The jq filter pulls out just the timestamps associated with an MQGET operation.

Before the new capability

Changing the sample application’s build.gradle file to refer to the MQ spring-boot-starter 2.1.4 release (the last version before these changes), and leaving the program to run for a while, we get the output

"10:50:12"
"10:50:13"
"10:50:14"
"10:50:15"
"10:50:16"
"10:50:17"
"10:50:18"
"10:50:19"
"10:50:20"
"10:50:21"
"10:50:22"
"10:50:23"
...

You can see the 1s loops.

With the new capability

Reverting the build.gradle file to refer to the current mq-jms-spring-boot-starter release, and with no other changes, the output looks like

"10:54:17"
"10:54:17"
"10:54:47"
"10:55:17"

where we can see the behaviour is now a 30s loop. Which has significantly reduced the number of MQGET calls.
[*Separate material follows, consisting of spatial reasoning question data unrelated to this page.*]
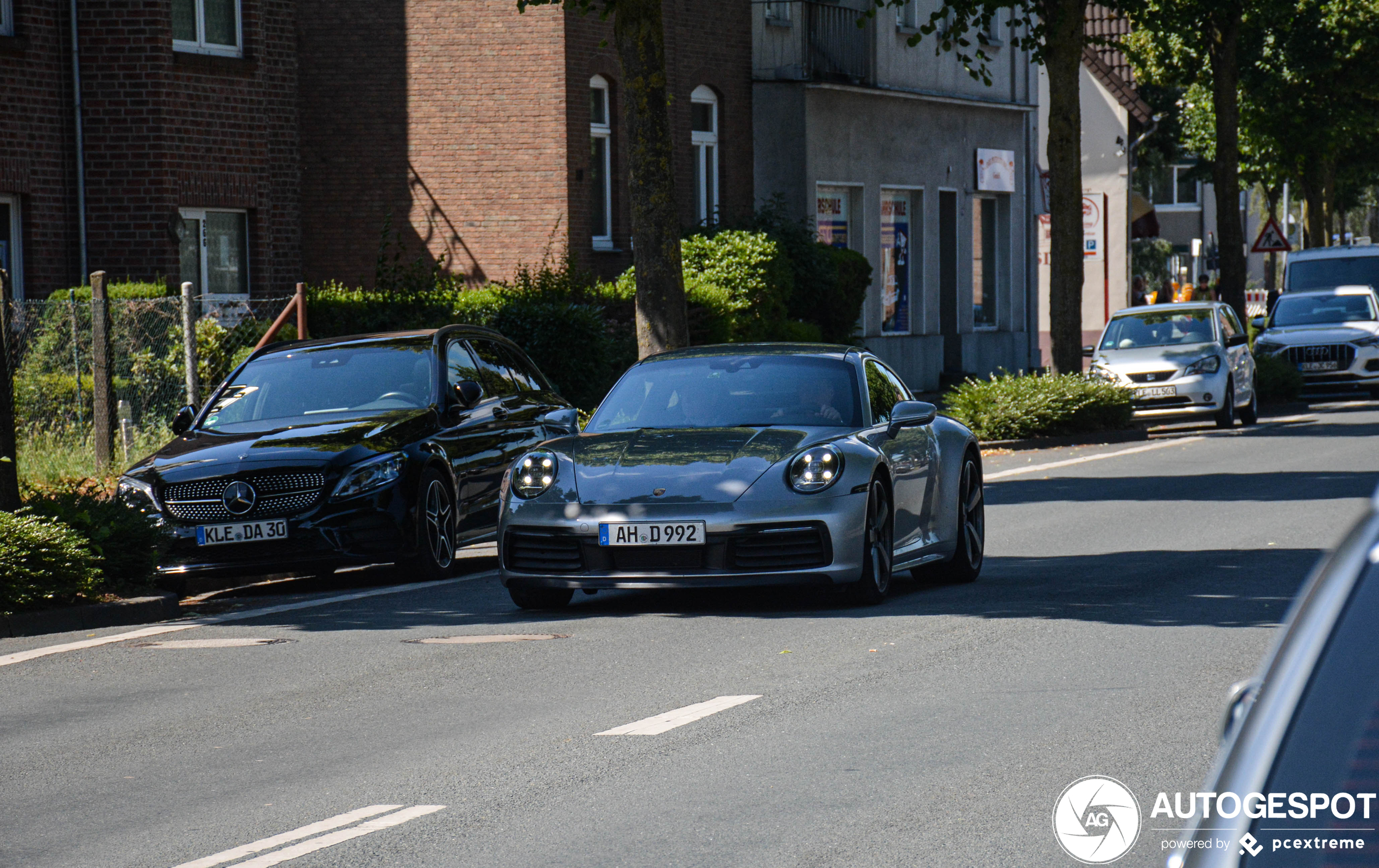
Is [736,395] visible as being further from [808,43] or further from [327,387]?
[808,43]

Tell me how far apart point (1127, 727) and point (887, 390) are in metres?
4.67

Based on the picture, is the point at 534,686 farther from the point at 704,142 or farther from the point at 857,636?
the point at 704,142

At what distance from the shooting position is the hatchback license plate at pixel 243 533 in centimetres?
1144

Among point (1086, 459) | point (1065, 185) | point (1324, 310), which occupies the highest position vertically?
point (1065, 185)

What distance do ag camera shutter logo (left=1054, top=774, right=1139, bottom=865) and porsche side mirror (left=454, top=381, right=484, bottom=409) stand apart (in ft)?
23.0

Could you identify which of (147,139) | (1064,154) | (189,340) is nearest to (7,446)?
(189,340)

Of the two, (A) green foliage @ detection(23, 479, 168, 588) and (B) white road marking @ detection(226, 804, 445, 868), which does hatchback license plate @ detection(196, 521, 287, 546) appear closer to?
(A) green foliage @ detection(23, 479, 168, 588)

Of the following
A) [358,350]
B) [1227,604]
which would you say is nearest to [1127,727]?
[1227,604]

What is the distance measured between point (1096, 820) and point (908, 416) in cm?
460

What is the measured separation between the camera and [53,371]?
59.7 ft

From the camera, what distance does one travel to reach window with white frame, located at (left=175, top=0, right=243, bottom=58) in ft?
75.2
The first MQGET in this short sequence is the one where a message was returned; the rest of the calls receive MQRC_NO_MSG_AVAILABLE (2033).

Explicitly configuring a timer

For the final test, we add the line spring.jms.listener.receive-timeout=10sto the application.properties file in the sample directory. The output now appears like

"10:59:02"
"10:59:02"
"10:59:12"
"10:59:22"
"10:59:32"
"10:59:42"
"10:59:52"

so we can see the 10s non-default value took effect.

Summary

If you use Spring Boot with MQ JMS, you now get the benefit of better use of MQ resources without needing to make application changes. Existing applications automatically get this enhancement by simply building with a current version of the mq-jms-spring-boot-starter.

This post was last updated on March 30th, 2020 at 04:41 pm

4 thoughts on “MQ JMS and Spring Boot – improved efficiency”

    1. The underlying Spring code for the listener is not using onMessage which might map to calling MQCB. They’re simply calling the JMS receive method which maps fairly directly to MQGET. Spring does have alternative Listener interfaces but the DefaultMessageListenerContainer is the most commonly-used (note the ‘Default’ in its name) and the easiest to access in Spring Boot. There are also drawbacks to some of the other Spring listener interfaces because of things like thread and transaction management.

  1. Hi Mark,

    So in previous versions of Spring Boot, what is the behavior if an application specified receiveTimeout in a properties file for the DefaultMessageListenerContainer without any additional code changes? We thought that simply specifying the property would reduce the MQGETs (or fruitless gets as we call them).

    1. If you have the property in a properties file, it’s simply ignored by older versions of Spring so you get the 1 second timer. I find that editing the properties file in Eclipse shows unknown properties as a syntax warning but it’s not highlighted at runtime.

      There is a separate similarly-named property called spring.jms.template.receive-timeout and that is recognised by older Springs but it does something very different.